In this section we will examine four of these processes:
- The case where a fluid, (water, air) interacts with a bed of loose sand – i.e., bedload transport;
- Where sediment accumulates from a suspension of water and fine particles, and;
- Movement of sediment by surface waves;
- Bedforms in relation to fluid flow – the flow regime.
Bedload
As the name suggests, this element of sediment movement consists of loose, granular particles at the sediment-water interface (such as a stream bed or tidal flat): in other words, at the top of a bed. Air or water that moves across the bed will begin to move grains if the flow velocity is great enough to overcome the force of gravity and any resistance at grain contacts. This is the threshold velocity.
The bedload contains two main components:
- the traction load, or traction “carpet,” and
- the saltation load.
The various components of force involved in initiation of grain movement are shown here. Fluid flowing over a sediment bed produces shear stresses that can be resolved into a component of drag (parallel to the bed) and a lift component (perpendicular to the bed). At the threshold velocity when the resultant fluid force on grains becomes greater than gravity, grains begin to roll, slide and jostle along the bed like a moving carpet – the traction carpet.
The short video is of wind ripples where sand moves in a traction carpet (viewed best in full screen).
https://opengeology.org/historicalge...y/pss/#Bedload
As flow velocities increase, so too will the lift component of fluid forces and grains may temporarily leave the traction carpet, bouncing along with the flow; this process is called saltation. The saltation load is included in bedload because grain excursions into the fluid do not last long. Saltating grains tend to travel much farther in air than water because the contrast in density between the grain and the fluid is much greater. Stand on any sandy beach on a blustery day and you will witness first-hand the effects of grain saltation. Saltation produces many collisions, and not just against your bare legs. Saltation collisions also result in grain abrasion.
The short video shows a saltation load across a windy, black sand beach (sand consists of magnetite, ilmenite and pyroxenes). Saltation also tends to winnow the lighter pyroxenes, separating them from the denser iron oxides.
https://opengeology.org/historicalge...y/pss/#Bedload
The ease with which grains move also depends on their density and shape. Quartz grains will move more easily than heavier minerals of the same size. Because they are shaped like little hang-gliders, platy grains like micas, even though they are denser than quartz, will tend to respond hydraulically as lighter particles.

(Required action) Reproduce the passage of the bedload text word for word, starting at "The short video shows" and ending at "as lighter particles.".

Dataset items
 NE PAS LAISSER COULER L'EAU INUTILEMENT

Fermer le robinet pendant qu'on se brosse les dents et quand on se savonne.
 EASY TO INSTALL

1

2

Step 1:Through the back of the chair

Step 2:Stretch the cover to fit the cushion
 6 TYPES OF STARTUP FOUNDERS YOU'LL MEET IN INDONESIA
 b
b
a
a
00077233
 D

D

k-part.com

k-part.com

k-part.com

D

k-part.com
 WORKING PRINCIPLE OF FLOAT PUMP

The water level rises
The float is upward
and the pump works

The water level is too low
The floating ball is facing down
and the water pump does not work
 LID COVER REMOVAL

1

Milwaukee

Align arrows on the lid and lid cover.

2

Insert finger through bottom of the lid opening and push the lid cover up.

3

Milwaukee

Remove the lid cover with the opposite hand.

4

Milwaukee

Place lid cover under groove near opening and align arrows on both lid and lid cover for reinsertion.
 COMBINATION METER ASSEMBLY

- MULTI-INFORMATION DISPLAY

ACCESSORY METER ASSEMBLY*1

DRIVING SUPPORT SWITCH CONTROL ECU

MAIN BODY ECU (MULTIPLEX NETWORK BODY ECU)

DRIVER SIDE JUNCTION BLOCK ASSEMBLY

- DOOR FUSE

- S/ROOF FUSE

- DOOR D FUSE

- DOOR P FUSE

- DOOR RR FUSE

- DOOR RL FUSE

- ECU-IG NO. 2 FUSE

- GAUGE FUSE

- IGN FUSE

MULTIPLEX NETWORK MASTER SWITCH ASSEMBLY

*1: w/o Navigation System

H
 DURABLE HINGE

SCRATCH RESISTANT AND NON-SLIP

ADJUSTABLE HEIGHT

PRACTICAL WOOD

(Your response)
The short video shows a saltation load across a windy, black sand beach (sand consists of magnetite, ilmenite and pyroxenes). Saltation also tends to winnow the lighter pyroxenes, separating them from the denser iron oxides.
https://opengeology.org/historicalge...y/pss/#Bedload
The ease with which grains move also depends on their density and shape. Quartz grains will move more easily than heavier minerals of the same size. Because they are shaped like little hang-gliders, platy grains like micas, even though they are denser than quartz, will tend to respond hydraulically as lighter particles.